September 7, 2005
Nano-machines Achieve Huge Mechanical Breakthrough
A major advance in nanotechnology with far-reaching potential benefits in medicine and other fields is to be announced at this year's BA Festival of Science in Dublin.
Scientists have built molecules that can, for the first time ever, move larger-than-atom-sized objects. Constructing molecular machines capable of performing relatively large-scale mechanical tasks has never been achieved before.
Now, in an unprecedented breakthrough, chemists at Edinburgh University have used light to stimulate man-made molecules to propel small droplets of liquid across flat surfaces and even up 12° slopes against the force of gravity. This is equivalent to tiny movements in a conventional machine raising objects to over twice the height of the world's tallest building.
This significant step could eventually lead to the development of artificial muscles that use molecular 'nano'-machines of this kind to help perform physical tasks. Nano-machines could also be used in 'smart' materials that change their properties (e.g. volume, viscosity, conductivity) in response to a stimulus. They could even control the movement of drugs around the body to the exact point where they are needed.
The research has been funded by the Engineering and Physical Sciences Research Council (EPSRC), and has also involved scientists in Italy and the Netherlands. David Leigh, Forbes Professor of Organic Chemistry and EPSRC Senior Research Fellow, leads the Edinburgh University team.
David Leigh and his colleagues have achieved their breakthrough by harnessing a natural biological mechanism called 'Brownian motion' (the random movement of molecules caused by collisions with molecules around them). This has involved controlling (or 'biasing') Brownian motion so that molecule movements are no longer completely random.

◆ ◆ ◆ ◆

Directions:
**A)** Answer these questions from the nano-machines article:
(i) At which university are the chemists who used light to move the droplets?
(ii) Up what angle of slope were the droplets propelled?
(iii) Which organization funded the research?
**B)** Can you print the stretch of the nano-machines article from "This significant step" through "they are needed."?
**C)** Could you carry on the nano-machines article from the point where it stops?
The records are separate material and have no connection to the nano-machines article.

Dataset excerpts:
◆ ◆ ◆ ◆

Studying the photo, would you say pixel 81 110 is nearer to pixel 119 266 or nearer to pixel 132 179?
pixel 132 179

◆ ◆ ◆ ◆

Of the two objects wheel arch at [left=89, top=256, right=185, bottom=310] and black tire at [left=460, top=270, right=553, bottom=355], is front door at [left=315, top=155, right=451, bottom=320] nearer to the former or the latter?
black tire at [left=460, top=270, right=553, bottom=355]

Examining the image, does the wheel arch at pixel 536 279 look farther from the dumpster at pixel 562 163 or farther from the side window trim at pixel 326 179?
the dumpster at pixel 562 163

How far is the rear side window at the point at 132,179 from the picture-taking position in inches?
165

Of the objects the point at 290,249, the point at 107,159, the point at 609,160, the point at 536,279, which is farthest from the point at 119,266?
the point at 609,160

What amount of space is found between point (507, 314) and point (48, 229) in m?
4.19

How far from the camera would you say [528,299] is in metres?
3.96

◆ ◆ ◆ ◆

Answers for this exercise:
**A)**
(i) Edinburgh University
(ii) 12°
(iii) The Engineering and Physical Sciences Research Council (EPSRC)

**B)**
This significant step could eventually lead to the development of artificial muscles that use molecular 'nano'-machines of this kind to help perform physical tasks. Nano-machines could also be used in 'smart' materials that change their properties (e.g. volume, viscosity, conductivity) in response to a stimulus. They could even control the movement of drugs around the body to the exact point where they are needed.

**C)**
The team has developed a way of covering a gold surface with specially engineered molecules. When stimulated by ultra-violet light, the components of these molecules change position (this is because a chemical reaction takes place in one part of the molecule that causes it to repel another part). These changes in position dramatically alter the surface tension of a droplet of liquid placed on the gold surface and in this way produce enough energy to move the droplet a distance of up to a millimetre. It may be the tiniest of movements but in the emerging discipline of nanotechnology this represents a giant technological leap forward.
David Leigh says: "Nature uses molecules as motors and machines in all kinds of biological and chemical processes. Although man's understanding of how to build and control molecular machines is still at an early stage, nanoscale science and engineering could have a life-enhancing impact on human society comparable in extent to that of electricity, the steam engine, the transistor and the Internet."
David Leigh will be discussing his work and showing videos of droplet movement during his talk at the Festival on 7th September. A detailed report has also been published in the latest edition of Nature Materials ('Nanoshuttles move droplets uphill'; Vol. 4, pp.704-710, 2005).